● **TASK ITEM**: Will you output the entries below exactly, skipping every image they contain?

*** Opening of EXCERPTED DATA ***

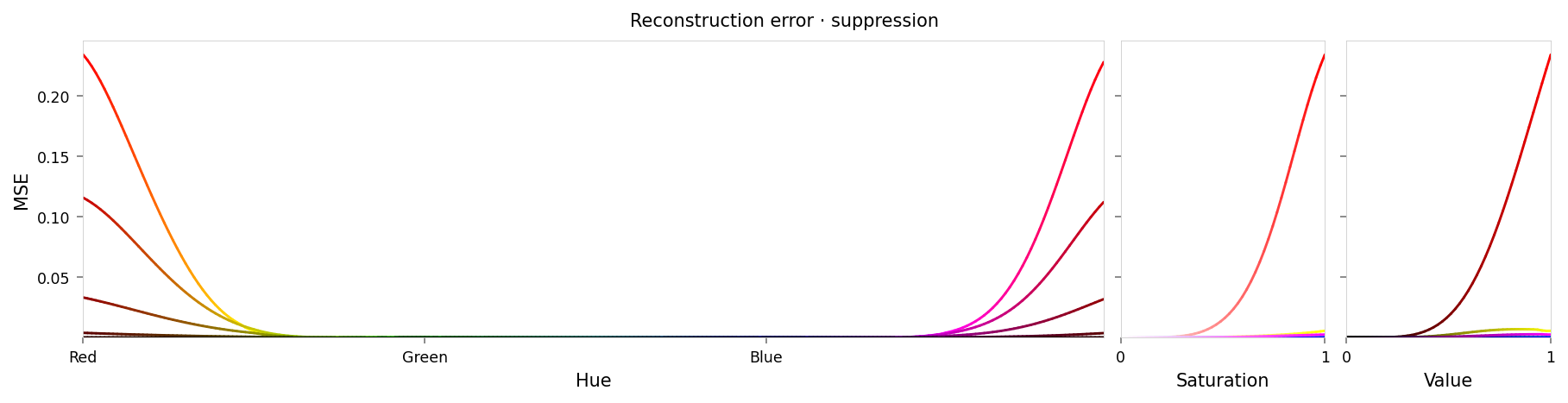 Reconstruction error · suppression

MSE

0.20
0.15
0.10
0.05

Red
Green
Blue
Hue

0
1
Saturation

0
1
Value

*** Close of EXCERPTED DATA ***

● **YOUR SOLUTION**:
 Reconstruction error · suppression

MSE

0.20
0.15
0.10
0.05

Red
Green
Blue
Hue

0
1
Saturation

0
1
Value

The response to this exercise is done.